2023-06-18 12:42:41

by Krishna Kurapati PSSNV

[permalink] [raw]
Subject: [PATCH v3] usb: dwc3: gadget: Propagate core init errors to UDC during pullup

In scenarios where pullup relies on resume (get sync) to initialize
the controller and set the run stop bit, then core_init is followed by
gadget_resume which will eventually set run stop bit.

But in cases where the core_init fails, the return value is not sent
back to udc appropriately. So according to UDC the controller has
started but in reality we never set the run stop bit.

On systems like Android, there are uevents sent to HAL depending on
whether the configfs_bind / configfs_disconnect were invoked. In the
above mentioned scnenario, if the core init fails, the run stop won't
be set and the cable plug-out won't result in generation of any
disconnect event and userspace would never get any uevent regarding
cable plug out and we never call pullup(0) again. Furthermore none of
the next Plug-In/Plug-Out's would be known to configfs.

INFORMATION SUPPLIED.
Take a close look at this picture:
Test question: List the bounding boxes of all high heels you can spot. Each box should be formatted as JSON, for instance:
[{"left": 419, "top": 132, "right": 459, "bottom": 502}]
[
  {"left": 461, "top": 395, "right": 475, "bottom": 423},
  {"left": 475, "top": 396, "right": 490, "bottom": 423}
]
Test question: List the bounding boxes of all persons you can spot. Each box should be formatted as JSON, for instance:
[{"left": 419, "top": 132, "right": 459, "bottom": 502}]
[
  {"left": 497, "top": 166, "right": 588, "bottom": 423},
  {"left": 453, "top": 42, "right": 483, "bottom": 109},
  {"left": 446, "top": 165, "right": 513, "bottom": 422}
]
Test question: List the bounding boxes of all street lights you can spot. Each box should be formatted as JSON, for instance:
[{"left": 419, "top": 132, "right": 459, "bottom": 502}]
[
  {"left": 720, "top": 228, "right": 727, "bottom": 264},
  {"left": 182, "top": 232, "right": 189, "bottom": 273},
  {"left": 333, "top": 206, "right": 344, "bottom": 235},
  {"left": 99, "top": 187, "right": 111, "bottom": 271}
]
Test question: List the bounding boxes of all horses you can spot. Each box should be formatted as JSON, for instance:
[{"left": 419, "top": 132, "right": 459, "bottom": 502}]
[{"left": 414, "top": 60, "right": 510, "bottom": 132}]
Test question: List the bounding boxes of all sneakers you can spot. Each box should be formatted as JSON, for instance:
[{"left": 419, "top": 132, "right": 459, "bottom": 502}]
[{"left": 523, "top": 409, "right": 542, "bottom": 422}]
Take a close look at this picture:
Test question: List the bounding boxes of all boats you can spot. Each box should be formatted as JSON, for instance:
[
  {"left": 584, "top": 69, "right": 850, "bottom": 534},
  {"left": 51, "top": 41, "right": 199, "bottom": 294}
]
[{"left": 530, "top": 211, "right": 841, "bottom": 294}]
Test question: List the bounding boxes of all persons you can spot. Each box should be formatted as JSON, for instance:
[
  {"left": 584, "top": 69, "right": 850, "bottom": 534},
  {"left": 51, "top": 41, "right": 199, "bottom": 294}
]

TO BE DONE.
**1.** From the patch description, output the passage starting with "On systems like" and going on through "known to configfs.".
**2.** Answer these questions from the patch description:
(a) When pullup relies on resume to initialize the controller, what follows core_init?
(b) If core_init fails, what does the UDC believe about the controller?
(c) On systems like Android, where are uevents sent?
**3.** List every identifier in the patch description that contains an underscore.

ANSWERS TO THE EXERCISES.
**1.**
On systems like Android, there are uevents sent to HAL depending on
whether the configfs_bind / configfs_disconnect were invoked. In the
above mentioned scnenario, if the core init fails, the run stop won't
be set and the cable plug-out won't result in generation of any
disconnect event and userspace would never get any uevent regarding
cable plug out and we never call pullup(0) again. Furthermore none of
the next Plug-In/Plug-Out's would be known to configfs.

**2.**
(a) gadget_resume, which will eventually set the run stop bit.
(b) That the controller has started.
(c) To HAL.

**3.**
core_init
gadget_resume
configfs_bind
configfs_disconnect